> ESTRATTO FORNITO
Insitutio oratoria, II, 9

[1] Plura de officiis docentium locutus discipulos id unum interim moneo, ut praeceptores suos non minus quam ipsa studia ament et parentes esse non quidem corporum, sed [2] mentium credant. Multum haec pietas conferet studio; nam ita et libenter audient et dictis credent et esse similes concupiscent, in ipsos denique coetus scholarum laeti alacres conuenient, emendati non irascentur, laudati gaudebunt, ut [3] sint carissimi studio merebuntur. Nam ut illorum officium est docere, sic horum praebere se dociles: alioqui neutrum sine altero sufficit; et sicut hominis ortus ex utroque gignentium confertur, et frustra sparseris semina nisi illa praegignenmollitus fouerit sulcus, ita eloquentia coalescere nequit nisi sociata tradentis accipientisque concordia.

> RECORD MOSTRATI
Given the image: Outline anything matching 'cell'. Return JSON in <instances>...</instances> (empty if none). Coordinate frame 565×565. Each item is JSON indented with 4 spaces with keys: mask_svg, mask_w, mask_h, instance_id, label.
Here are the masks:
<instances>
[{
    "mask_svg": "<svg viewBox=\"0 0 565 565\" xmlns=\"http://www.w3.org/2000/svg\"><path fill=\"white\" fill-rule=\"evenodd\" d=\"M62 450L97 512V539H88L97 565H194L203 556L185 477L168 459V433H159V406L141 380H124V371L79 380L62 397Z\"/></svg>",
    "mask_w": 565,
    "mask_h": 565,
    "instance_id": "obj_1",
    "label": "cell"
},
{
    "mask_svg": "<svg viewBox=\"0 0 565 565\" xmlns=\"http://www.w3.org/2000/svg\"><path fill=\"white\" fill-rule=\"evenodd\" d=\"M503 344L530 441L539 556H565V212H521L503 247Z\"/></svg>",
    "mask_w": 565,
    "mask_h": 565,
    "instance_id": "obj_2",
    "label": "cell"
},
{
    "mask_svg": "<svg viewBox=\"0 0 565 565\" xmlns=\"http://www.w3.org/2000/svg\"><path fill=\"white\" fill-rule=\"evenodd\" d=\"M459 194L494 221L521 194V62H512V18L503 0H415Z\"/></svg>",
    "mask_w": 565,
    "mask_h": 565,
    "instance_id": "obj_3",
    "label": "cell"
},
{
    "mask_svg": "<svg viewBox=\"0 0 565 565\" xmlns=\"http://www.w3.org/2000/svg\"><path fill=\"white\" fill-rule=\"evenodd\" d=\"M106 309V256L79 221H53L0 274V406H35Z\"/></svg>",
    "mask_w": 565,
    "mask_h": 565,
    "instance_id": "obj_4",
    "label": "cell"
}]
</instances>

> CONSEGNA
Puoi riscrivere il passo dell'estratto fornito che inizia con le parole "[1] Plura de" e si chiude dopo "tradentis accipientisque concordia.", cambiando "praeceptores" in "magistros"?

> RISPOSTA ALLA CONSEGNA
[1] Plura de officiis docentium locutus discipulos id unum interim moneo, ut magistros suos non minus quam ipsa studia ament et parentes esse non quidem corporum, sed [2] mentium credant. Multum haec pietas conferet studio; nam ita et libenter audient et dictis credent et esse similes concupiscent, in ipsos denique coetus scholarum laeti alacres conuenient, emendati non irascentur, laudati gaudebunt, ut [3] sint carissimi studio merebuntur. Nam ut illorum officium est docere, sic horum praebere se dociles: alioqui neutrum sine altero sufficit; et sicut hominis ortus ex utroque gignentium confertur, et frustra sparseris semina nisi illa praegignenmollitus fouerit sulcus, ita eloquentia coalescere nequit nisi sociata tradentis accipientisque concordia.